El magma, según las autoridades, está ya a menos de cinco kilómetros de la superficie y subiendo, lo que señala una erupción en días. La grieta en la corteza terrestre situada entre Grindavik y la localidad de Sundhnjukagigar es el conducto más probable para la erupción, estiman.

Frente a otras pequeñas erupciones de los últimos años en la misma región, cerca de la localidad de Fagradalsfjall (en marzo de 2021, en agosto de 2022 y este año en julio), esta probable erupción sería mucho mayor según los servicios islandeses porque “la cantidad de magma implicado es netamente superior a esas erupciones y a lo que se observó en las mayores intrusiones de magma asociadas a erupciones” en esa zona.

Además, esas tres erupciones de los últimos años se produjeron lo suficientemente lejos de cualquier núcleo poblado y con una fuerza menor, por lo que no afectaron a viviendas ni a infraestructuras básicas.

Ahora, si los técnicos aciertan, la erupción podría acabar con esa localidad, además de cortar carreteras, destruir su puerto y reventar conducciones de agua o electricidad.

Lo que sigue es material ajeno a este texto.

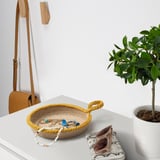 Cestas de xute sobre a mesa con xoias e plantas.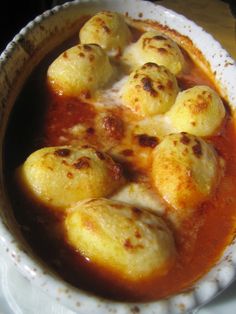 a white bowl filled with food on top of a table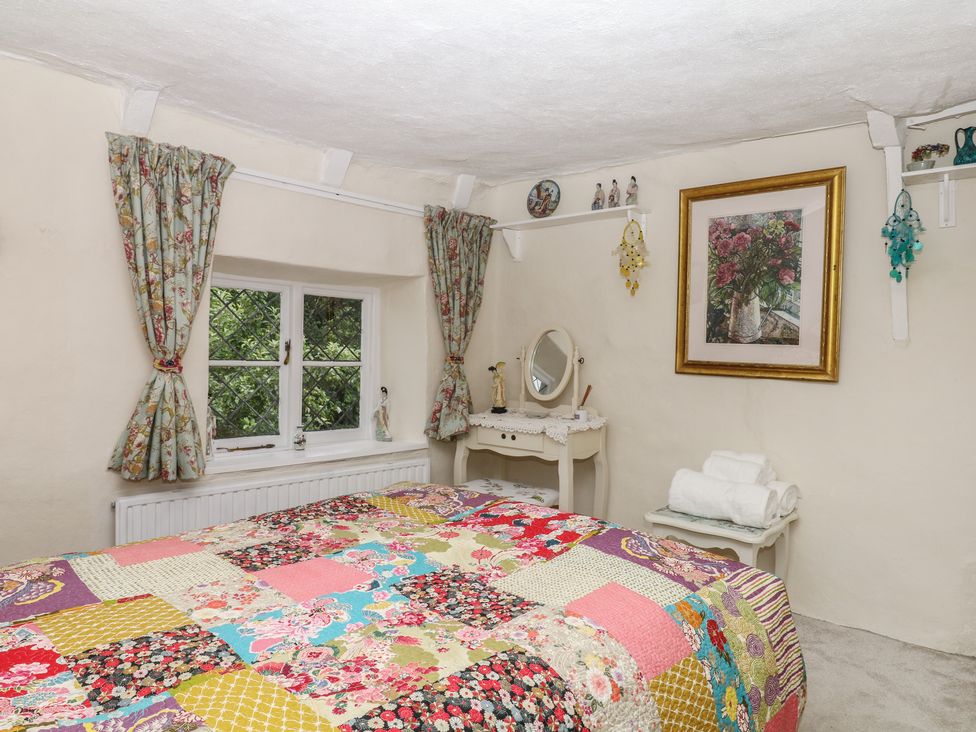 A bedroom with a quilted bed and a dressing table at Mei Cottage in Pinhoe
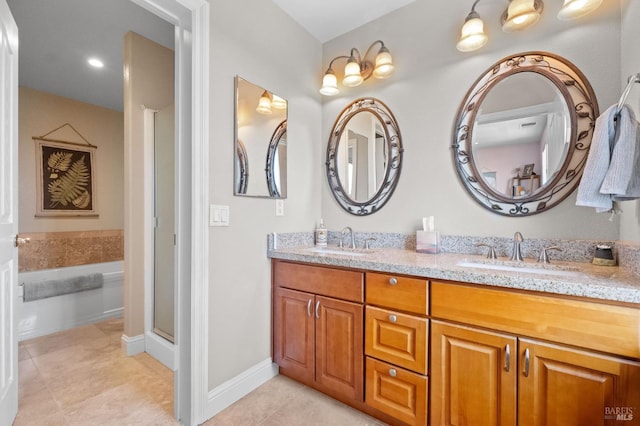 full bathroom with a shower with door, double vanity, a sink, and tile patterned floors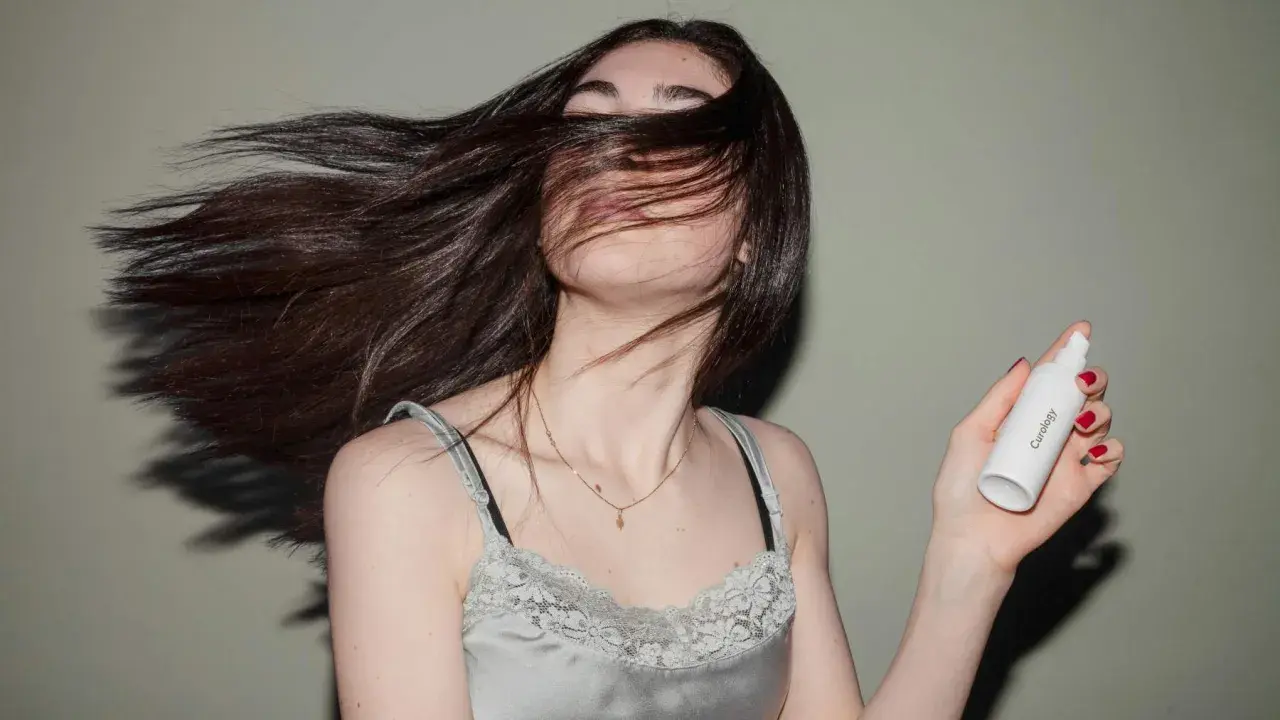 Mujer con cabello largo y oscuro moviéndose, sosteniendo un frasco de **aceite para el pelo**.
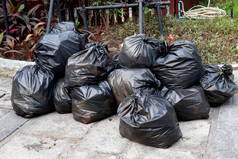废弃的塑料, 大量堆积如山的垃圾黑袋堆叠在地面公共公园, 许多倾倒黑色垃圾袋堆栈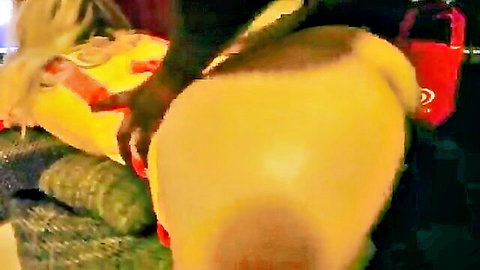 Black hand groping shiny oiled blonde's massive yellow ass cheeks from behind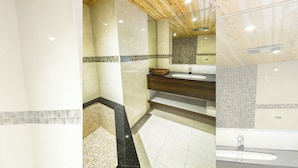 A modern bathroom with a wooden ceiling, a large mirror, a sink, and a shower area. - Han She Hotel (Taipei)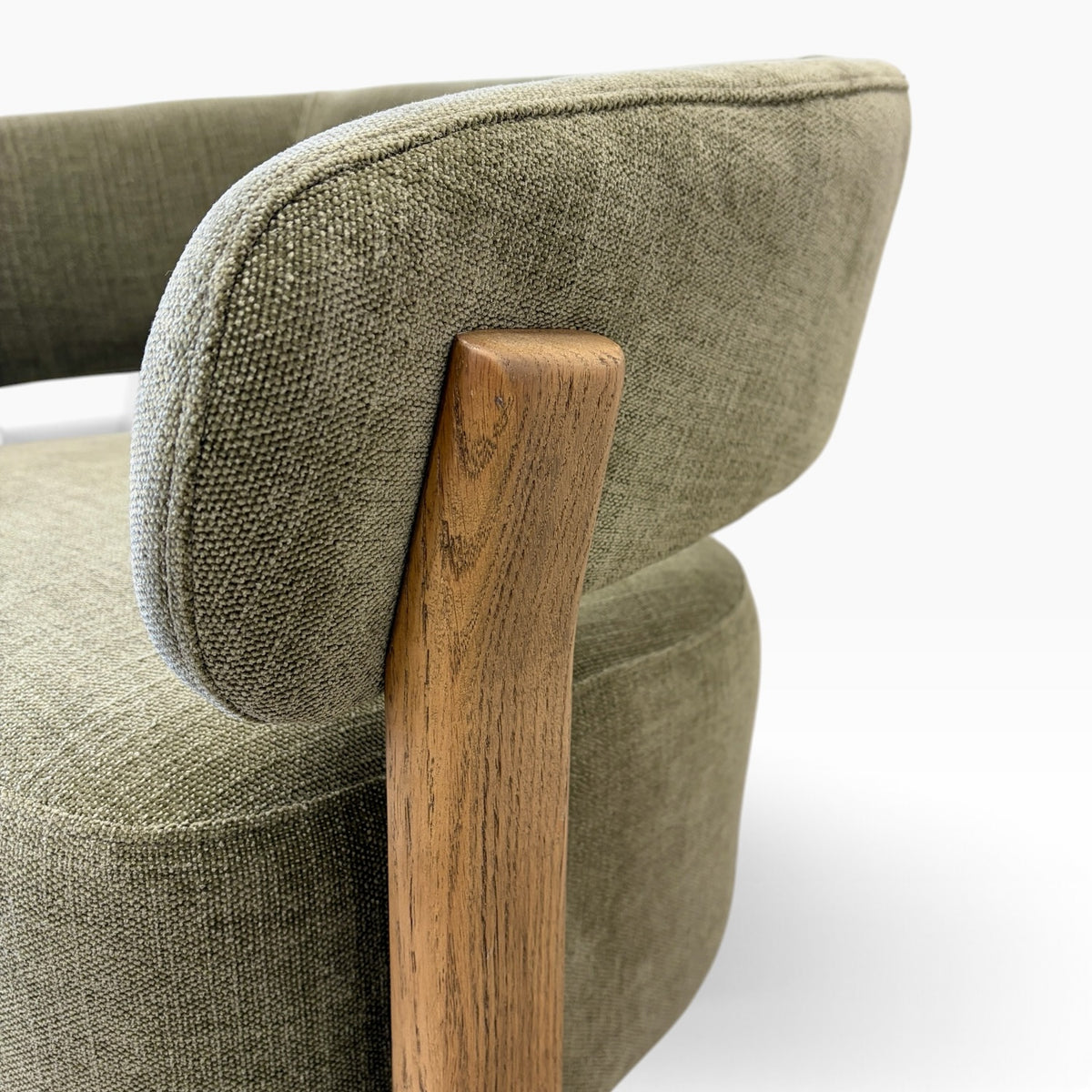 Aiden Chair in Kiwi showing rounded upholstered backrest and natural timber grain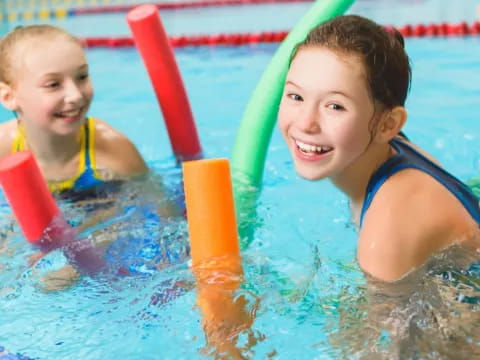 a couple of kids in a pool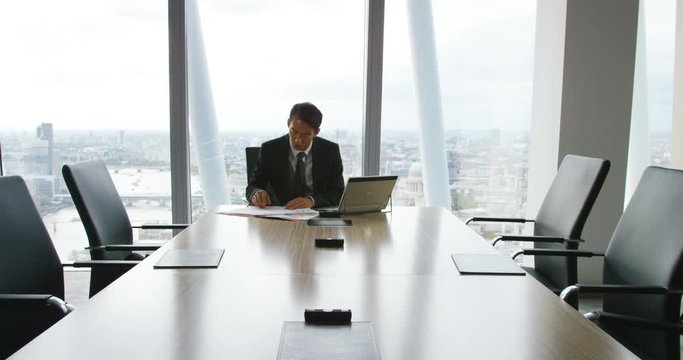4K Successful businessman working alone in boardroom of city office. Slow motion.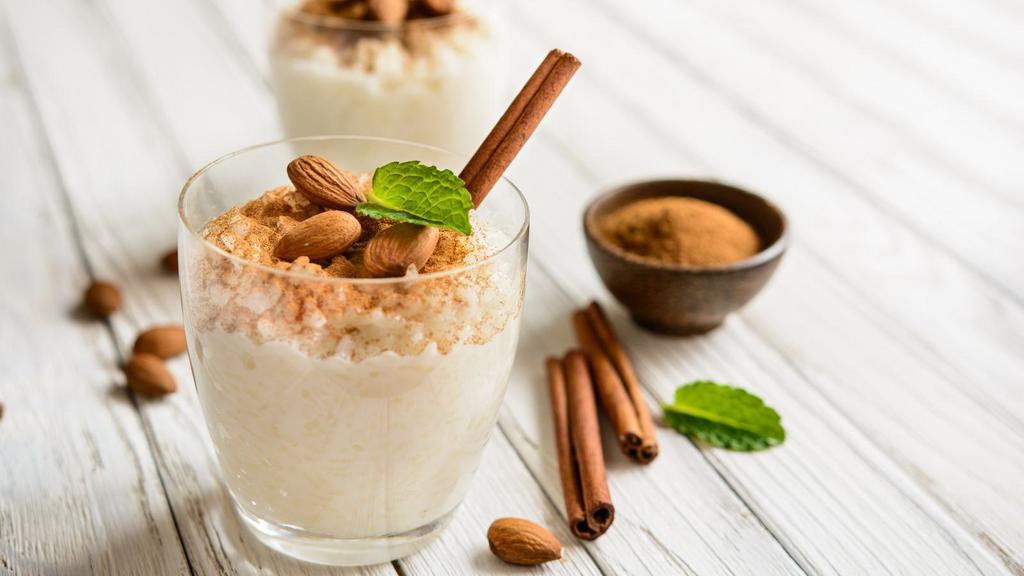 Rice Pudding · A delicious serving of rice pudding mixed with cinnamon, vanilla, and raisins.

Grindavik está, además, muy cerca de la estación geotérmica conocida como ‘Blue Lagoon’, una de las grandes atracciones turísticas en un país que en la última década ha vivido un boom turístico muy importante hasta el punto de cambiar la estructura de su economía.

Esa atracción ha sido cerrada y las autoridades rezan para que no se vea afectada por una posible erupción.

Además, a pocos kilómetros se encuentra también una estación geotérmica que produce la electricidad y el agua para los 30.000 habitantes de esa península de Reykjanes, al suroeste del país y muy cercana a la capital.

33 volcanes activos​

Islandia es uno de los puntos calientes del planeta en cuanto a vulcanismo activo.

Sus autoridades cuentan hasta 33 sistemas volcánicos diferentes activos, el mayor número en Europa, aunque por extensión el país es de los más pequeños del viejo continente. La isla, sobre la dorsal atlántica, está justo donde chocan las placas tectónicas euroasiática y norteamericana.